In the spring of 2013, Pouvoir Magique co-founded the "Mawimbi" collective, a project designed to unite African musical heritage with contemporary soundscapes, and released two EPs. Within days of launching their label Musiques de Sphères, the duo's studio was burglarized and a hard drive with six years of painstakingly curated material had vanished. After tracking down demos they shared with friends before their final stages of completion, Clément and Bertrand reconstructed an album of 12 tracks.

Unfinished though they might be, each song is a marvelous thing to behold. Their stunning 2016 single "Eclipse," with its cinematic video, might have been one of the most immediate songs on the record, but it's the pulsing "Chalawan," with its guttural howls, fluttering flute-like passages, and driving, hypnotic beats that truly mesmerizes.

6. Purple Disco Machine - “Body Funk” & “Devil In Me” (TIE)

Whenever a bevy of guest artists appears on a debut record, it's often best to approach the project with caution. 85% of the time, the collaborative partners either overshadow the proceedings or detract from the vision of the musician whose name is emblazoned across the top of the LP. There are, however, pleasant exceptions to the rule and Tino Piontek's Soulmatic is one of the year's most delightfully cohesive offerings. The Dresden-born Deep Funk innovator, aka Purple Disco Machine, has risen to international status since 2009, releasing one spectacular track and remix after another. It should go without saying that this long-awaited collection, featuring everyone from Kool Keith to Faithless and Boris D'lugosch, is ripe with memorable highlights.
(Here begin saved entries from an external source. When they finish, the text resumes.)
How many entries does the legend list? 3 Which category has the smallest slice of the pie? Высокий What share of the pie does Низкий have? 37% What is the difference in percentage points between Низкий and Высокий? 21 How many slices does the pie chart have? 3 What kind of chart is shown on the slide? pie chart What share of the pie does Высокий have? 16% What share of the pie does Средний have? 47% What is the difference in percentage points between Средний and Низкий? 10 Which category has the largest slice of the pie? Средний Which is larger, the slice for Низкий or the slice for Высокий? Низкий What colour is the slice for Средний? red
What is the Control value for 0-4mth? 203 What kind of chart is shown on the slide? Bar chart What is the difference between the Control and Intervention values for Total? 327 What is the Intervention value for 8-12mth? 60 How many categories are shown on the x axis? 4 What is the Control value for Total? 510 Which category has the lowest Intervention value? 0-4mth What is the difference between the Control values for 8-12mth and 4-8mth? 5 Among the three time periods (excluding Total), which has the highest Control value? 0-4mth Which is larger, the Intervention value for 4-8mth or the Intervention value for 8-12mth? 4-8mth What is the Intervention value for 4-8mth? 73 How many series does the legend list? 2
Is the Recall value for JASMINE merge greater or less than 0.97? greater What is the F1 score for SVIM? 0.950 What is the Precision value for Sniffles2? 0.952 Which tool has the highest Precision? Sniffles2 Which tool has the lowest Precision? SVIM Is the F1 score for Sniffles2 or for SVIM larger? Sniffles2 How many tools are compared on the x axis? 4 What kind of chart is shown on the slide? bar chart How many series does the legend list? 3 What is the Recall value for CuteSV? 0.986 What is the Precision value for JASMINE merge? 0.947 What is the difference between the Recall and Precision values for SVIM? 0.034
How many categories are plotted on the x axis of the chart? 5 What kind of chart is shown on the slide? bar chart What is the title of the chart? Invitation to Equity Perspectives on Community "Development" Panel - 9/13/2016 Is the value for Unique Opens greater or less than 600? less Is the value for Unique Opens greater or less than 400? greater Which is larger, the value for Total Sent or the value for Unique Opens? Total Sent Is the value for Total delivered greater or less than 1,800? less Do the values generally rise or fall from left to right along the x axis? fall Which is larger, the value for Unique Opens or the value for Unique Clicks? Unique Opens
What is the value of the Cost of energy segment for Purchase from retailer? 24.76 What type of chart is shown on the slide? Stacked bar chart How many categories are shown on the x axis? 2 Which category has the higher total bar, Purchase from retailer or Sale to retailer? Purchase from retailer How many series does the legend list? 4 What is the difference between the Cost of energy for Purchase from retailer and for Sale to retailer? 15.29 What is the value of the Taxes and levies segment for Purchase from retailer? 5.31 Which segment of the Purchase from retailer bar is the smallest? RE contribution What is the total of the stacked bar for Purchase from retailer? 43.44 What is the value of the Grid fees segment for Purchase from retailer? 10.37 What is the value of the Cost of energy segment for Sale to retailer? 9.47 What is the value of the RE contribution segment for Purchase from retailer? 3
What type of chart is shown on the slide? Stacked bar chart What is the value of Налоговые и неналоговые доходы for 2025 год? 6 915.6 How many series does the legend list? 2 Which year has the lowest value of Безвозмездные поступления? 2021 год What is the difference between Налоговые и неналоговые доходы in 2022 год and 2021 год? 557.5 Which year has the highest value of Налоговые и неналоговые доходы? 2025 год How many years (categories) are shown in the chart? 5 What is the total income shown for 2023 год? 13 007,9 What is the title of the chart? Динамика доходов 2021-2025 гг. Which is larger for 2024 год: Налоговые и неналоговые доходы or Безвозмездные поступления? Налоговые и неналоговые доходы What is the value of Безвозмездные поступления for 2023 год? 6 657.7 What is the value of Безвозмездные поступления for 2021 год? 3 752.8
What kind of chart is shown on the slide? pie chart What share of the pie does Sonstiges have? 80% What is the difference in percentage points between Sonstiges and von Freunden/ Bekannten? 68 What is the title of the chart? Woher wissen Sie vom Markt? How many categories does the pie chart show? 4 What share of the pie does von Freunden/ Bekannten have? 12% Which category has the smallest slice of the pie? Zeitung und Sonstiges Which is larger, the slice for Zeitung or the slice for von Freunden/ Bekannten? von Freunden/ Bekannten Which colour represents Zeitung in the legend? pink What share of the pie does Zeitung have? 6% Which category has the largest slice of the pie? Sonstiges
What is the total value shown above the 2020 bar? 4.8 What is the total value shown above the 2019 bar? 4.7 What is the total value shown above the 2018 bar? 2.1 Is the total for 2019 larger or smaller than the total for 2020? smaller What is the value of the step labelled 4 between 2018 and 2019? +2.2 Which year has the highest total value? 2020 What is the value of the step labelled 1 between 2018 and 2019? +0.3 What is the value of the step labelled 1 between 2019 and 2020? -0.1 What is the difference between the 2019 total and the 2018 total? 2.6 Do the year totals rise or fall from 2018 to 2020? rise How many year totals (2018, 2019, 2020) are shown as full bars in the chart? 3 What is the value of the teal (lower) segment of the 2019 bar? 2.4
The saucy, soaring "Mistress" shines a spotlight on the stellar pipes of "UK soul hurricane" Hannah Williams. While it might be a crowning moment within the set, its the strutting discofied "Body Funk", and the album's first single, "Devil In Me", that linger long after the record has stopped spinning. The former track with its camptastic fusion of '80s Sylvester gone 1940s military march, and the latter anthem, a soulful stunner that samples the 1968 Stax hit "Private Number", and features the vocal talents of Duane Harden and Joe Killington, feels like an unearthed classic. Without a doubt, the German DJ's debut is one of the best dance records of the year.